begin Exercise input
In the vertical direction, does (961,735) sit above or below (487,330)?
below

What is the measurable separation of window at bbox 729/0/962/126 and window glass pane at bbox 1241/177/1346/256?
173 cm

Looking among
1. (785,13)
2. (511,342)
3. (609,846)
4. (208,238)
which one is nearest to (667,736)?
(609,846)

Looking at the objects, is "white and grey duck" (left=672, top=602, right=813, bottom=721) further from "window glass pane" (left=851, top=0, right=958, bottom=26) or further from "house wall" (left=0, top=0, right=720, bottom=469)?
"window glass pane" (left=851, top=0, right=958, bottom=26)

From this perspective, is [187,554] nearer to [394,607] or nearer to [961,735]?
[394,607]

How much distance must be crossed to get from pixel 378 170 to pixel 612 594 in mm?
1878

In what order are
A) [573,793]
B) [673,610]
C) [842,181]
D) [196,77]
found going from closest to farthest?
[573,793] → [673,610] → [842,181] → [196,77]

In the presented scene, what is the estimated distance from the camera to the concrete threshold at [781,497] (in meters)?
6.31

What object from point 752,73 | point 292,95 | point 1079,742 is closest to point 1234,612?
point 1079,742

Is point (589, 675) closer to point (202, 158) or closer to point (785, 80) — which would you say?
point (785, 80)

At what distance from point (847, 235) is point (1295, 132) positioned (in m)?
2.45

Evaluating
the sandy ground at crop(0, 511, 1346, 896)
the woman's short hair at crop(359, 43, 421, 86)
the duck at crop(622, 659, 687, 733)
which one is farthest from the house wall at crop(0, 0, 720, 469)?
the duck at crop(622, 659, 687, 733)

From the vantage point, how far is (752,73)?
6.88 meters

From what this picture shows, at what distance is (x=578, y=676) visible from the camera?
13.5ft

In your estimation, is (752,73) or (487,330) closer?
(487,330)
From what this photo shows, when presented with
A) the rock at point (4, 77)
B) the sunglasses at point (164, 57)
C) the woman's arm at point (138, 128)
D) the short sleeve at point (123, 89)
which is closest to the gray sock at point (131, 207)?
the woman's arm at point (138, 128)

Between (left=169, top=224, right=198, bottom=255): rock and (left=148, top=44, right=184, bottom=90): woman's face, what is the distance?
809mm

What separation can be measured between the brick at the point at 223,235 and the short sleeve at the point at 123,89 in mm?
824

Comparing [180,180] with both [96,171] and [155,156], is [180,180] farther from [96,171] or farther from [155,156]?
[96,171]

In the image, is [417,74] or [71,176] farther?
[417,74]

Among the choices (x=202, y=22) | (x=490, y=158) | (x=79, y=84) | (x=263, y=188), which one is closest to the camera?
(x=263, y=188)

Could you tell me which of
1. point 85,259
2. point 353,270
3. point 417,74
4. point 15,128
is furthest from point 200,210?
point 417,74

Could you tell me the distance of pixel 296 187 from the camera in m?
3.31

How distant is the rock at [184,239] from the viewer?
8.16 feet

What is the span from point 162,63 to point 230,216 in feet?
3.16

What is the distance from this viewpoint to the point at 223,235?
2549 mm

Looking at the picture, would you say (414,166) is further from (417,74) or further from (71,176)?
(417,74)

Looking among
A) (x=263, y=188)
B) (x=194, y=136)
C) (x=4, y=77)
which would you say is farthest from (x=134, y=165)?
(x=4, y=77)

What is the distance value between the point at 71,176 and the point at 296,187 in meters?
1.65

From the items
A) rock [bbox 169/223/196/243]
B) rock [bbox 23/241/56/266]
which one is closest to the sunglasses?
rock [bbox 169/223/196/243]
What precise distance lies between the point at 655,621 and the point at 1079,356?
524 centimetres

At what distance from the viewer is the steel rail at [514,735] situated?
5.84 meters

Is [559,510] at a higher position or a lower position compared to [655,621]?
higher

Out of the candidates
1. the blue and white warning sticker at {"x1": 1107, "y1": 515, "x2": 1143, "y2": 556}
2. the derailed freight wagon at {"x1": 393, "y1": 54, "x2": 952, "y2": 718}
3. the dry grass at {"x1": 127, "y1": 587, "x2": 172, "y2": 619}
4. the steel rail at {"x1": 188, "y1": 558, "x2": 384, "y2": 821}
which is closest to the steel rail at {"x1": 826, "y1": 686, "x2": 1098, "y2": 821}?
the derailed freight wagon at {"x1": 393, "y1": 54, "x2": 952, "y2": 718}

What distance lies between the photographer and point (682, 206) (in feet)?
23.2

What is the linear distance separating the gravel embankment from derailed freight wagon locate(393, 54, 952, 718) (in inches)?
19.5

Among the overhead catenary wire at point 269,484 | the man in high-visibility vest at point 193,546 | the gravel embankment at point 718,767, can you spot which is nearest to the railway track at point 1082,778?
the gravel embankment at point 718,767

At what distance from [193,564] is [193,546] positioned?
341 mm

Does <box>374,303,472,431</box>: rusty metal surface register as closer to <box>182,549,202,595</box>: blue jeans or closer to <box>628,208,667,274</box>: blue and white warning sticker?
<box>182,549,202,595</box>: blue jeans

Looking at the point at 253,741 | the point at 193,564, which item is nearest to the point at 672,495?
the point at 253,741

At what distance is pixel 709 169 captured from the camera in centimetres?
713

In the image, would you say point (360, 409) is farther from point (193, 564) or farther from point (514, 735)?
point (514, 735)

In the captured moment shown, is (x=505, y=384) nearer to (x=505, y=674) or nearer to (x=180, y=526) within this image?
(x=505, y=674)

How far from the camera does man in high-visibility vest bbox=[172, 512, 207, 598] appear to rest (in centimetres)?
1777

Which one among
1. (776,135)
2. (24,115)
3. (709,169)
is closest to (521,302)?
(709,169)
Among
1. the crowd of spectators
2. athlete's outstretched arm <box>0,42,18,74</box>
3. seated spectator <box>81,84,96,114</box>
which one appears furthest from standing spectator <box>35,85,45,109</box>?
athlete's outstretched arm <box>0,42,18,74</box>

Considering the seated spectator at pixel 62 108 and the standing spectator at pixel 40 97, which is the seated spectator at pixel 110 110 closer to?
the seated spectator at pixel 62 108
end Exercise input
• **Directions for this task**
Please copy out the records above exactly, from the line containing "Considering the seated" through the end of the records.

• **Solved problem**
Considering the seated spectator at pixel 62 108 and the standing spectator at pixel 40 97, which is the seated spectator at pixel 110 110 closer to?
the seated spectator at pixel 62 108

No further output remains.